** BEGIN **
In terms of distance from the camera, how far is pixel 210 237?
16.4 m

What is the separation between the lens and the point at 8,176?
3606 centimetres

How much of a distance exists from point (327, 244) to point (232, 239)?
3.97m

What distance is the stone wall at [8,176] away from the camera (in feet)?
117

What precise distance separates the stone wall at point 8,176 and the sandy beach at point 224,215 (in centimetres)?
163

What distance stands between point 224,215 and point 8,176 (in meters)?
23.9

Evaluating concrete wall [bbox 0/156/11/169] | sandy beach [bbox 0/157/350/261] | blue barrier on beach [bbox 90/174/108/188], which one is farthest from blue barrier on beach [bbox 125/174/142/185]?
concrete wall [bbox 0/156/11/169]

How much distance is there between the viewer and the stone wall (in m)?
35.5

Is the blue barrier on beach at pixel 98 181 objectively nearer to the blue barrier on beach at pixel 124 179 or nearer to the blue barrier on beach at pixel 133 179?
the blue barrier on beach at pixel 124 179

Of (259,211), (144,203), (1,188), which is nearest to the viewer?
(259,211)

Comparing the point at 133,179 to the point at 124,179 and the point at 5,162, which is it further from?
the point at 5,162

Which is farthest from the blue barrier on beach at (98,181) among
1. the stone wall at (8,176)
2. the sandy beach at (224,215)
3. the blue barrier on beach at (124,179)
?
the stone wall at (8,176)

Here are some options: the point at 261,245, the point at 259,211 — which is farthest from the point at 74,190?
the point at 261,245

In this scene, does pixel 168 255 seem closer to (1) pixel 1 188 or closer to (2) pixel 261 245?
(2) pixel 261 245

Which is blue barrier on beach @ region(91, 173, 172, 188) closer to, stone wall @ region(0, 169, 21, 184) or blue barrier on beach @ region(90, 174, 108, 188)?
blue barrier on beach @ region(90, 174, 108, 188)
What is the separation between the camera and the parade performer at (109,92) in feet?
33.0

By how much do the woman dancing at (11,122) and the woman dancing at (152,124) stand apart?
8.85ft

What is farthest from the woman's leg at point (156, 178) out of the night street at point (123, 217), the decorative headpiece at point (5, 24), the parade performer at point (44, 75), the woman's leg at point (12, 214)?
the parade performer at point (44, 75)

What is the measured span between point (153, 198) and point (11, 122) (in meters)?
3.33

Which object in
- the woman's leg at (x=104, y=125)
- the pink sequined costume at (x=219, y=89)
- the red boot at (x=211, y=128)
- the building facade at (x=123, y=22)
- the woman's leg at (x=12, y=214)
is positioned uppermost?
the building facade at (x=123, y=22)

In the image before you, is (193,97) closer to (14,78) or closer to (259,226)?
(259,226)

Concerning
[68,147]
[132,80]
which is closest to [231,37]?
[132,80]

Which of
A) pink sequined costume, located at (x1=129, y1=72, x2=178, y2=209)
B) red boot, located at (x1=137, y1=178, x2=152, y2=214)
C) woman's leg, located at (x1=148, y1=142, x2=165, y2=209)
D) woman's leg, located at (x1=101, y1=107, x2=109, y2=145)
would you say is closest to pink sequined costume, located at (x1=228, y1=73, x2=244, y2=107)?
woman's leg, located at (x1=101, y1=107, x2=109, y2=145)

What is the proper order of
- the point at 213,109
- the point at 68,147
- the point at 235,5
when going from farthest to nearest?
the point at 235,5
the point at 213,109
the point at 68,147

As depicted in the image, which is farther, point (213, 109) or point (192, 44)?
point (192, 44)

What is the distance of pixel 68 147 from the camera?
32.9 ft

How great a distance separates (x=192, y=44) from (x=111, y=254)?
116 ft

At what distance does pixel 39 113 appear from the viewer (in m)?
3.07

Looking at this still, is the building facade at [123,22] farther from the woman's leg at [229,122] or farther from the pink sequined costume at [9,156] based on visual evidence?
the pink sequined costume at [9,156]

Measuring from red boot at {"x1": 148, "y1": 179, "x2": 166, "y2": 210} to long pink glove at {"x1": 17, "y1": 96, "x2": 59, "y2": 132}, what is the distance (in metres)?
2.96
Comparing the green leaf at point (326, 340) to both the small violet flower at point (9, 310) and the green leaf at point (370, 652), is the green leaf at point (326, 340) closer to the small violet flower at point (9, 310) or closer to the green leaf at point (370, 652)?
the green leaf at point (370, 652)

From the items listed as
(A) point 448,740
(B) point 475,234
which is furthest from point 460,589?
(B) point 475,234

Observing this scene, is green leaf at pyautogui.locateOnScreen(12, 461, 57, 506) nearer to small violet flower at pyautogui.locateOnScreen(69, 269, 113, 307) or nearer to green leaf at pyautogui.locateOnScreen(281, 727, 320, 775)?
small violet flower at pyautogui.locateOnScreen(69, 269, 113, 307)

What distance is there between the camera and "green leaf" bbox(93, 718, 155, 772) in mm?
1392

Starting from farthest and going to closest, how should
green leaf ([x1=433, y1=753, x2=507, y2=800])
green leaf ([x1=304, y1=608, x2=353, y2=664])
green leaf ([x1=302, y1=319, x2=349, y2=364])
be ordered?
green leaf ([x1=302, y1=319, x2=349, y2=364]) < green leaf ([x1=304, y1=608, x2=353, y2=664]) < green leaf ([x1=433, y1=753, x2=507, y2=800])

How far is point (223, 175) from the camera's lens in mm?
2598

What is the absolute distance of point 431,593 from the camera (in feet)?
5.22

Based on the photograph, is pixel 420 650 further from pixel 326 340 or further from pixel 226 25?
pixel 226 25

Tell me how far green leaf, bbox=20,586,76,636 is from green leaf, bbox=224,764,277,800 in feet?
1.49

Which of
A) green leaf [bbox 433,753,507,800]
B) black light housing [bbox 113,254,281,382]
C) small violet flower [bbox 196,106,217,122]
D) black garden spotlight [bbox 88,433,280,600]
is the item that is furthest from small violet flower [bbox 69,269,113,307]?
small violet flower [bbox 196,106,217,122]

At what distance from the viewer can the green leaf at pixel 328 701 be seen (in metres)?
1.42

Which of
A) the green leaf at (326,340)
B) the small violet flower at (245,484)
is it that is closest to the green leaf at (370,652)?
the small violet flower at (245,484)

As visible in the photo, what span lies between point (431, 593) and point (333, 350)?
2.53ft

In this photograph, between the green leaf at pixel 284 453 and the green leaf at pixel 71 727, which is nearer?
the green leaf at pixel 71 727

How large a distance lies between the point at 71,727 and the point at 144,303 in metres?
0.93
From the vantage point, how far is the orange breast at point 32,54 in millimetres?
** END **
Task instructions:
Render the lines of the records, from the line containing "How large a" through the end of the records, as a Markdown table with the columns Row and Record line. Number each row and omit blank lines.

Written reply:
| Row | Record line |
|---|---|
| 1 | How large a distance lies between the point at 71,727 and the point at 144,303 in metres? |
| 2 | 0.93 |
| 3 | From the vantage point, how far is the orange breast at point 32,54 in millimetres? |